What is the difference between 'SAME' and 'VALID' padding in tf.nn.max_pool of tensorflow?

Max Pooling is an operation to reduce the input dimensionality. The output is computed by taking maximum input values from intersecting input patches and a sliding filter window. At each step, the position of the filter window is updated according to the strides argument. When applying the filter to the border pixels some of the elements of the filter may not overlap the input elements. Therefore, in order to compute the values of those border regions input may be extended by padding with zero values. In some cases, we may want to discard these border regions. Hence, no padding required.

tf.nn.max_pool of tensorflow supports two types of padding, 'VALID' and 'SAME'. With 'VALID' padding tf.nn.max_pool returns output whose value can be computed without using any padding. 'VALID' option may discard the border elements of input. With 'SAME' padding tf.nn.max_pool returns output whose value can be computed by applying the filter to all input elements. Border elements are computed using zero padding. The output may be same or smaller than the input depending on the stride option.

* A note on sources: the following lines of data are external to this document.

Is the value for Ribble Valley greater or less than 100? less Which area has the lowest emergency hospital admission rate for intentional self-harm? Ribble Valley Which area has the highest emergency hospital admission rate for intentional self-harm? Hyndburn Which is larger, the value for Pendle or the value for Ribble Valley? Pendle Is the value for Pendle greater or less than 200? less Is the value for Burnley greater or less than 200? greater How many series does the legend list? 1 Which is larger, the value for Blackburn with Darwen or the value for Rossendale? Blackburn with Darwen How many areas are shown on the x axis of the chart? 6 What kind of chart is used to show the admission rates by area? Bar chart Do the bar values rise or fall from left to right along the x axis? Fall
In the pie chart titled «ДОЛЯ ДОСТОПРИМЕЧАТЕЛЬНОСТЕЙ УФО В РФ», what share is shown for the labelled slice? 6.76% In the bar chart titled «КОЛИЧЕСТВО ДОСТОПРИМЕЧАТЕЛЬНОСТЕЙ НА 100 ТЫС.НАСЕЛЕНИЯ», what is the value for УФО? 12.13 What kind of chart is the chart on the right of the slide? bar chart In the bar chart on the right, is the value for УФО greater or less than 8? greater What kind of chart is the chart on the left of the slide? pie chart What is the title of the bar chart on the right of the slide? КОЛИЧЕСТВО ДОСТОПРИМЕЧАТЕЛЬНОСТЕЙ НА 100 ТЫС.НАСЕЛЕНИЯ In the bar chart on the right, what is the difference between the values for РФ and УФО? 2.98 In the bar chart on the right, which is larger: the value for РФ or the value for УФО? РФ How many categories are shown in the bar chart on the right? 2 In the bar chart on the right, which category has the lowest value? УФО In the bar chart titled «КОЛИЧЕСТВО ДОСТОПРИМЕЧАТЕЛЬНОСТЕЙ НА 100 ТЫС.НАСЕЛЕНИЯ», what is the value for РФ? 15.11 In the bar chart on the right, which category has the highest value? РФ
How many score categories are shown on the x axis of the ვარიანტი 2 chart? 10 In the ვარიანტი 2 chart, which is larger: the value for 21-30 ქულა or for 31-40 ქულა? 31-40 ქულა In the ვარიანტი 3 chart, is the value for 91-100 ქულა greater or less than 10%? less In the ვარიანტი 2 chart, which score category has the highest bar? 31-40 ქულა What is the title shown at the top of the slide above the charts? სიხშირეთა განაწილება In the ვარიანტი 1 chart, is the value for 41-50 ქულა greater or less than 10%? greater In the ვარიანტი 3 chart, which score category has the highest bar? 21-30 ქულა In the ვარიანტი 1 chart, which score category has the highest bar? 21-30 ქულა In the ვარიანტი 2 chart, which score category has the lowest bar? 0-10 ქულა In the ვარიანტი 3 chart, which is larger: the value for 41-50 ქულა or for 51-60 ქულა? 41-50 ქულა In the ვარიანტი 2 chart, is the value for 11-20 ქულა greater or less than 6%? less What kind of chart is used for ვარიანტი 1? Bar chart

Formulas for computing output size and padding pixels for 'VALID' and SAME' options are given in tensorflow website. For 'VALID' option there is no zero padding. Output dimensions are computed as:

out_height	= ceil(float(in_height - filter_height + 1) / float(strides[1]))
out_width	= ceil(float(in_width - filter_width + 1) / float(strides[2]))

For 'SAME' option output dimensions and padding options are computed as:

out_height	= ceil(float(in_height) / float(strides[1]))
out_width	= ceil(float(in_width) / float(strides[2]))
pad_along_height	= max((out_height - 1) * strides[1] + filter_height - in_height, 0)
pad_along_width	= max((out_width - 1) * strides[2] + filter_width - in_width, 0)
pad_top	= pad_along_height // 2
pad_bottom	= pad_along_height - pad_top
pad_left	= pad_along_width // 2
pad_right	= pad_along_width - pad_left

Padding is achieved by adding additional rows and columns at the top, bottom, left and right of input matrix depending on the above formulas. Padding values are always zero. Figures 1 and 2 show max pooling with 'VALID' and 'SAME' pooling options using a toy example.

For a 2D input of size 4x3 with a 2D filter of size 2x2, strides [2, 2] and 'VALID' pooling tf_nn.max_pool returns an output of size 2x1. Output dimensions are calculated using the above formulas. There is no padding with the VALID option. Max pooling starts by placing the 2x2 filter over the input at (0,0) and selecting the maximum input value from the overlapping region. For the next step, moving filter in the X direction by 2 (stride in X dimension) is not possible because the last column of the filter will be out of the image. Therefore, max pooling operation continued by moving filter in the Y direction by 2 (stride in Y dimension). Again from this new position, any further move in both X and Y directions is not possible. Therefore, Max pooling operation finishes up with an output of size 2x1 (figure 1).

Figure 1: Running max pooling with the VALID option over a 2D input of size 4x3 with a 2D filter of size 2x2 and strides [2, 2] produces an output of size 2x1. There is no padding in input with the VALID option. Input and output matrices are shown on the left and the right side of the animation respectively. Each step of max pooling operation is highlighted with yellow color.

For the same input, filter, strides but 'SAME' pooling option tf_nn.max_pool returns an output of size 2x2. Output and padding dimensions are computed using the given formula. Value of pad_right is 1 so a column is added on the right with zero padding values. Now max pooling operation is similar as explained above. Max pooling operation with the 'SAME' operation produces an output of size 2x2 (figure 2).

Figure 2: Running max pooling with the SAME option over a 2D input of size 4x3 with a 2D filter of size 2x2 and strides [2, 2] produces an output of size 2x2. Input and output matrices are shown on the left and the right side of the animation respectively. Each step of max pooling operation is highlighted with yellow color.